The truth was that, in her eagerness to secure the most vivid kind of local color, she had gone a step too far. Clarence, with its decayed sidewalks and rotting buildings, was not typical of middle Iowa any more than a stagnant pool left by a receded river after a flood is typical of the river itself. Before the days of railroads Clarence had been a lively little town, but it was on the top of a hill, and, when the engineer of the Jefferson Western Railroad had laid his ruler on the map and had drawn a straight line across Iowa to represent the course of the road, Clarence had been left ten or twelve miles to one side, and, as the town was not important enough to justify spoiling the beauty of the straight line by putting a curve in it, a station was marked on the road at the point nearest Clarence, and called Kilo. For a while the new station was merely a sidetrack on the level prairie, a convenience for the men of Clarence, but before Clarence knew how it had happened Kilo was a flourishing town, and the older town on the hill had begun to decay. Even while Clarence was still sneering at Kilo as a sidetrack village, Kilo had begun to sneer at Clarence as a played-out crossroads settlement. Clarence, when Mrs. Tarbro-Smith visited it, was no more typical of middle Iowa than a sunfish really resembles the sun.

In Clarence Mrs. Smith's best loved and best loving admirer was Susan, daughter of her hostess, and, to Mrs. Smith, Susan was the long sought and impossible—a good maid. From the first Susan had attached herself to Mrs. Smith, and, for love and two dollars a week, she learned all that a lady's maid should know. When Mrs. Smith asked her if she would like to go to New York, Susan jumped up and down and clapped her hands. Susan was as sweet and lovable as she was useful, and under Mrs. Smith's care she had been transformed into such a thing of beauty that Clarence could hardly recognize her. Instead of tow-colored hair, crowded back by means of a black rubber comb, Susan had been taught a neat arrangement of her blonde locks—so great is the magic of a few deft touches. Instead of being a gawky girl of seventeen, in a faded blue calico wrapper, Susan, as transformed by one of Mrs. Smith's simple white gowns, was a young lady. She so worshipped Mrs. Smith that she imitated her in everything, even to the lesser things, like motions of the hand, and tossings of the head.
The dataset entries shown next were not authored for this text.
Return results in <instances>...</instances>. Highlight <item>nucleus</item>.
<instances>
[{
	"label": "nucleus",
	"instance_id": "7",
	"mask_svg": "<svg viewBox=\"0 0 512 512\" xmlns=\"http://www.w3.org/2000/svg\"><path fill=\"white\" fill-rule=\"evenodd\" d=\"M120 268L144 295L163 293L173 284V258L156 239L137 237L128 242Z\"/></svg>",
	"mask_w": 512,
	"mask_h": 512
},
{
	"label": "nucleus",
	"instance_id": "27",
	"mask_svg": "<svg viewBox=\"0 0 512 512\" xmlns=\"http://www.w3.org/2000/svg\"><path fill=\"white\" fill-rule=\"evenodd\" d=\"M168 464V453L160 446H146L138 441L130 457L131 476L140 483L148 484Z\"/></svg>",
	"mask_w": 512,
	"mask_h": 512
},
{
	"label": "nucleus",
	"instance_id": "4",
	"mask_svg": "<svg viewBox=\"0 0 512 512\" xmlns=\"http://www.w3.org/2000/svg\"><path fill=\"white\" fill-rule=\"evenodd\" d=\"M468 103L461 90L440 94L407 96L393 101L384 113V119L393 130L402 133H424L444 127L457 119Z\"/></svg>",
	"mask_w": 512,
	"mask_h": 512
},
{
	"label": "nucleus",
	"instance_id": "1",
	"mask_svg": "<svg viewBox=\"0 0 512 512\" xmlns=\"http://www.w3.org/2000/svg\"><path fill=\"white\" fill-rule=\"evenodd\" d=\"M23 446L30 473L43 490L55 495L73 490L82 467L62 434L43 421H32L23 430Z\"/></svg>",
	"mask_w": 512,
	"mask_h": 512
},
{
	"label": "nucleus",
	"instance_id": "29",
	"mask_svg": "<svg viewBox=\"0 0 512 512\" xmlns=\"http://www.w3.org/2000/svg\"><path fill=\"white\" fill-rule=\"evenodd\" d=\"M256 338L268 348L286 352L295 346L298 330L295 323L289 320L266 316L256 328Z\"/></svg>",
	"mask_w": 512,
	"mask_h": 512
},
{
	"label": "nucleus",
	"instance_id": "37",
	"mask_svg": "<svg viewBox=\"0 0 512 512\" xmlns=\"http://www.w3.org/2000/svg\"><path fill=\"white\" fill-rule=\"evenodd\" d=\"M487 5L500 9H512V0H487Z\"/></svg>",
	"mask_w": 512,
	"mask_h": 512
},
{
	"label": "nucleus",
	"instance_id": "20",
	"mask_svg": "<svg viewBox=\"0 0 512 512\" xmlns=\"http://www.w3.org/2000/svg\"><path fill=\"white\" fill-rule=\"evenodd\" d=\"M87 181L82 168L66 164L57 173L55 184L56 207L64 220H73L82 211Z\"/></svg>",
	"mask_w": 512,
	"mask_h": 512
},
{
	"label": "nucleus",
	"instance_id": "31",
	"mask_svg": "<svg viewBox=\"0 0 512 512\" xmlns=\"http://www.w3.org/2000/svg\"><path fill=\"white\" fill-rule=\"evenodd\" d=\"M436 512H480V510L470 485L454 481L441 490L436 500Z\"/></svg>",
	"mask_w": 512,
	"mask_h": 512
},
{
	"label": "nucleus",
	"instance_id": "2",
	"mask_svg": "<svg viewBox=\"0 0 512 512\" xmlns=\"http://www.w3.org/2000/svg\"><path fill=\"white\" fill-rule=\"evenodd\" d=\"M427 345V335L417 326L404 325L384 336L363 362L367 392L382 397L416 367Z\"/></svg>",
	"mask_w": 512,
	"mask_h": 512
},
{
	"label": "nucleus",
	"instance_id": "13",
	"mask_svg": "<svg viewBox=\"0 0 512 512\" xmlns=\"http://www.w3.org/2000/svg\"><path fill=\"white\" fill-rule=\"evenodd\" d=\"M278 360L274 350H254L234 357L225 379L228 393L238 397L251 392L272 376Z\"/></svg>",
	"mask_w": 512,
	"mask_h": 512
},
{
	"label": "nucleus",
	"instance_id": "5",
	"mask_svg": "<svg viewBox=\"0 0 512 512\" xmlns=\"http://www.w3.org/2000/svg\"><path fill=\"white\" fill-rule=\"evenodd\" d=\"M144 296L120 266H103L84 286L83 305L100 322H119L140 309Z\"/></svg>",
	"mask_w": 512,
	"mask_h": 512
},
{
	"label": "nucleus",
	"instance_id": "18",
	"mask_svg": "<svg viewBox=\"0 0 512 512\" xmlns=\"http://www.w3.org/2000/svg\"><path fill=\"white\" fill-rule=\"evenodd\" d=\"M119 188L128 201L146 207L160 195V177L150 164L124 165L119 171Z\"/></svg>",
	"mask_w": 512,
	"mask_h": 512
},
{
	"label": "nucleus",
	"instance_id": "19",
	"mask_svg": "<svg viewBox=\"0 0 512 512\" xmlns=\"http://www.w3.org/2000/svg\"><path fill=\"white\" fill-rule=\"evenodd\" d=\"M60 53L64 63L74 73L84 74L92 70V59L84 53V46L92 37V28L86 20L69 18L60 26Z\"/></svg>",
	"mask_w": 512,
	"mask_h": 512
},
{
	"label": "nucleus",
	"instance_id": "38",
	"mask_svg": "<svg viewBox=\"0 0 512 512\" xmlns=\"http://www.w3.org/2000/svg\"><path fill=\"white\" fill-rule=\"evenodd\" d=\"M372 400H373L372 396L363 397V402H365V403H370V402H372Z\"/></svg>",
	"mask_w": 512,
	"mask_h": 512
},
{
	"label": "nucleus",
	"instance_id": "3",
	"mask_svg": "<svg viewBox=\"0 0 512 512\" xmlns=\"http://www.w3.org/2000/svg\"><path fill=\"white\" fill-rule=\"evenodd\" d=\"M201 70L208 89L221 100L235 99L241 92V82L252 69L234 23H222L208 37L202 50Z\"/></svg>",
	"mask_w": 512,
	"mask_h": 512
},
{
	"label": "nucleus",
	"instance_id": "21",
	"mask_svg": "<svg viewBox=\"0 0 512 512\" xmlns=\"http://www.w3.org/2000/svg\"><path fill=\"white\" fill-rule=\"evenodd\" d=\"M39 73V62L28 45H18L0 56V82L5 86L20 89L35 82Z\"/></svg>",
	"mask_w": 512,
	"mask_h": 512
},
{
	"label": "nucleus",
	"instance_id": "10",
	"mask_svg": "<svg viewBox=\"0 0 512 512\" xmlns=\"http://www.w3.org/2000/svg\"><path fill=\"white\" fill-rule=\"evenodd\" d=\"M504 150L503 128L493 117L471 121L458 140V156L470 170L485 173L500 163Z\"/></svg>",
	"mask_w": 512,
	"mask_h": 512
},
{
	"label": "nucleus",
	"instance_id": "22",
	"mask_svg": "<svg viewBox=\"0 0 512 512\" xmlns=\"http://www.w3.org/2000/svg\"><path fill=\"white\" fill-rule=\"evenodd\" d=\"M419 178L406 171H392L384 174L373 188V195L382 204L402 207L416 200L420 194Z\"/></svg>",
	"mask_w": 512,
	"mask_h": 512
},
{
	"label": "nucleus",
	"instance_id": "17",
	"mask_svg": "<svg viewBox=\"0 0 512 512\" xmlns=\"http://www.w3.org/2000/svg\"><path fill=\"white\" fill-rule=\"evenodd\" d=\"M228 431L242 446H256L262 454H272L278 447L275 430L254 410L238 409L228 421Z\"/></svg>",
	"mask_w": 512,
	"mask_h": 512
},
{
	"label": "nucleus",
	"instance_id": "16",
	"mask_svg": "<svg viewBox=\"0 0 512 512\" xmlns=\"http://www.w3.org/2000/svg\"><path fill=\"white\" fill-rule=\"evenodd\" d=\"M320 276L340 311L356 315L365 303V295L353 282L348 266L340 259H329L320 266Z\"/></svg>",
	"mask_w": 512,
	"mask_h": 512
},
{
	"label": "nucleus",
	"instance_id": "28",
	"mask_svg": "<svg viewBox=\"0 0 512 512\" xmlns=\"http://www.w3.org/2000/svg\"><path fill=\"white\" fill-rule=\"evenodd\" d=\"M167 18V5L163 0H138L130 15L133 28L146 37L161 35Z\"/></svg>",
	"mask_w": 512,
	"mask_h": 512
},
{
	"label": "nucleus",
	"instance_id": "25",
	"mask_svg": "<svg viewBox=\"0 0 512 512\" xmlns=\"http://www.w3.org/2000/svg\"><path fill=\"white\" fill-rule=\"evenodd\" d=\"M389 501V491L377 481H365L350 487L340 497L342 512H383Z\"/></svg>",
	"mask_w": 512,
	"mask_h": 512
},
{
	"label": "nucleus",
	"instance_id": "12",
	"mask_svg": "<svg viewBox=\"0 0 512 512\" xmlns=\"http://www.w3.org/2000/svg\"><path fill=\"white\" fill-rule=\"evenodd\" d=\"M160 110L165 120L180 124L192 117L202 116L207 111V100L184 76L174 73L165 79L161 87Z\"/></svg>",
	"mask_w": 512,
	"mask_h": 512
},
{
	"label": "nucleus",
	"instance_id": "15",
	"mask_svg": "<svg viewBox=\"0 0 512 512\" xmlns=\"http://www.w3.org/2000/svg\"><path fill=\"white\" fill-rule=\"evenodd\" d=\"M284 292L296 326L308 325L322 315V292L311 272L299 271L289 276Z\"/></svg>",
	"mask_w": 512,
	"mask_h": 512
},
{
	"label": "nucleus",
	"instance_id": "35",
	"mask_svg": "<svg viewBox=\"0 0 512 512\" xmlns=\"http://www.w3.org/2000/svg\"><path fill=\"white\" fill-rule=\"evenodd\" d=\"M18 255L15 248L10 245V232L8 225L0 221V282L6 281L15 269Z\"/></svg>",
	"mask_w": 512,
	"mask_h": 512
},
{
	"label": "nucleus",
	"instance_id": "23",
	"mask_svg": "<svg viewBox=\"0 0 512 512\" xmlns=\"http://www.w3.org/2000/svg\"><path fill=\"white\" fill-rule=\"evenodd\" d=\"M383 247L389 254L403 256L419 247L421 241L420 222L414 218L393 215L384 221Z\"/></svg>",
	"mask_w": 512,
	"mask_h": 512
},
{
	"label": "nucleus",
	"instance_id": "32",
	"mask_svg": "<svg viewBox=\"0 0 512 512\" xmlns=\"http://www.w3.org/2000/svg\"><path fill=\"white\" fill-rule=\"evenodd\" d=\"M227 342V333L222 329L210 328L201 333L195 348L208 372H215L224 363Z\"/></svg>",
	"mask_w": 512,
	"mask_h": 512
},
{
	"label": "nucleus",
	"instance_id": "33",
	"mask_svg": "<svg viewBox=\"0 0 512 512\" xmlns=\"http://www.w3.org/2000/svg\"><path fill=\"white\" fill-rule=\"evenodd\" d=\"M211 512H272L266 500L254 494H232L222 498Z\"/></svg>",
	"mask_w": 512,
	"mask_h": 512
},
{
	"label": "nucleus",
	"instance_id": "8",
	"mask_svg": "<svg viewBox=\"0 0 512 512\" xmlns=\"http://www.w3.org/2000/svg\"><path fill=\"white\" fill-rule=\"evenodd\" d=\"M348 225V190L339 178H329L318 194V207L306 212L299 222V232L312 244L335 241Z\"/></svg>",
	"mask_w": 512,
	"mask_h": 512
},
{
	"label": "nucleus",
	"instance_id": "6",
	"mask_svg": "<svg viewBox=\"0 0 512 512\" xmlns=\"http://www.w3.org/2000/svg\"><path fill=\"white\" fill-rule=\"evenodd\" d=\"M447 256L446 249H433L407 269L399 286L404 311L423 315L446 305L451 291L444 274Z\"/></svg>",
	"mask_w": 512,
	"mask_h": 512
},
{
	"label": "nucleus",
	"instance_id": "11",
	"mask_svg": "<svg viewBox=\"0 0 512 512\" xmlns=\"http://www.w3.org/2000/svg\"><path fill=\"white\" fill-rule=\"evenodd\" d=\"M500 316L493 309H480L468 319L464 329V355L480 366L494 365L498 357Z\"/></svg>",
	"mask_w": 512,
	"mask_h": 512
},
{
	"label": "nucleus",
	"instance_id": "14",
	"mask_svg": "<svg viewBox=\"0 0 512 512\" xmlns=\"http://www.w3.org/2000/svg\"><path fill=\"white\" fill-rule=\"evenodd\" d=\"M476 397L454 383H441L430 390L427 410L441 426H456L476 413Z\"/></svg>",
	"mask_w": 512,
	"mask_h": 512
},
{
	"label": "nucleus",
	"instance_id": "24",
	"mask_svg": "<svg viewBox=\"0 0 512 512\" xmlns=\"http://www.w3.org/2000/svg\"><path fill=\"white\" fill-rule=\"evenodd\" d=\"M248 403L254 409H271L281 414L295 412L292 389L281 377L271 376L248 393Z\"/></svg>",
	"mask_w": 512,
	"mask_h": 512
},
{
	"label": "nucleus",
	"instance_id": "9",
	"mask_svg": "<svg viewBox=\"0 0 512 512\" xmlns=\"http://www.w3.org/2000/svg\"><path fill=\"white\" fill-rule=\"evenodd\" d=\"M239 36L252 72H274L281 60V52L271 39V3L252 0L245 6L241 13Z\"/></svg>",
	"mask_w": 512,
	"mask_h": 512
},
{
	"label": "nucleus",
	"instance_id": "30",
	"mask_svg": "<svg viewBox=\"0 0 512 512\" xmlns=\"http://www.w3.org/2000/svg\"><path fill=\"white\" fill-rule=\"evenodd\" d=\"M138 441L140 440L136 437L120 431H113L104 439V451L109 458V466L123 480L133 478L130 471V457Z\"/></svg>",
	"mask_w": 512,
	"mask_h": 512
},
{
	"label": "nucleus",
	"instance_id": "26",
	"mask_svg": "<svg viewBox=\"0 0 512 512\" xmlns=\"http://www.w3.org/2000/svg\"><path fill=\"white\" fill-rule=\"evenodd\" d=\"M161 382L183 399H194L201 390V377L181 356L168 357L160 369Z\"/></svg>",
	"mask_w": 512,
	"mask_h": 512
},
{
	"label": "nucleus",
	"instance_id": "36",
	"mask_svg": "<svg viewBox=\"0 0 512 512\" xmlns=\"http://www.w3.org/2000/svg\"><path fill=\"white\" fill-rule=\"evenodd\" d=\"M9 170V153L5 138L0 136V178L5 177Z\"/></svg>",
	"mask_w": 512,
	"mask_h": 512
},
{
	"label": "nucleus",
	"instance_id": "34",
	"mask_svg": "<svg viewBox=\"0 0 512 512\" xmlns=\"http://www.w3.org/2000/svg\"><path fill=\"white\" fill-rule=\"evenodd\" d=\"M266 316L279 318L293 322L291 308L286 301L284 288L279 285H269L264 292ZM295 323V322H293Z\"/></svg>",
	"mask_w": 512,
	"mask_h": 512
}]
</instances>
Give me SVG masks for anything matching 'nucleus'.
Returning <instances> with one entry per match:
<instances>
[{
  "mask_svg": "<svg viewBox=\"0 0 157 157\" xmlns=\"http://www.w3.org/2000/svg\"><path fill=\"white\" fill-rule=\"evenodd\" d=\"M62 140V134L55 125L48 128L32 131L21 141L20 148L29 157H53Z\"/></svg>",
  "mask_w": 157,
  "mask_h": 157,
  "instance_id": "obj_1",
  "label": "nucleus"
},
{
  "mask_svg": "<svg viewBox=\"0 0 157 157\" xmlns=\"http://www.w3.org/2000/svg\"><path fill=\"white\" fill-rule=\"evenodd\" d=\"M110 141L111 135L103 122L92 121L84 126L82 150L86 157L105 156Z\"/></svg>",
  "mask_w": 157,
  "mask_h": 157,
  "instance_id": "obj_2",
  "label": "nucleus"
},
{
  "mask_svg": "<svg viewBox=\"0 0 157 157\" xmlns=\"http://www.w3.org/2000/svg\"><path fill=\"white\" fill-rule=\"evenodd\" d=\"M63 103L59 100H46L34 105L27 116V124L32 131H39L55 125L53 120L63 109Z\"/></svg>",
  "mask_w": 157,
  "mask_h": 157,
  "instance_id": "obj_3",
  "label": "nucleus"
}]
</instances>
When Mrs. Smith broached the matter of taking Susan to New York, she received a shock from Mr. and Mrs. Bell. She had not for one moment doubted that they would be delighted to find that Susan could have a good home, good wages, and a city life, instead of the existence in such a town as Clarence.

“Well, now,” Mr. Bell said, “we gotter sort o' talk it over, me an' ma, 'fore we decide that. Susan's a'most our baby, she is. T'hain't but four of 'em younger than what she is in our fambly. We'll let you know, hey?”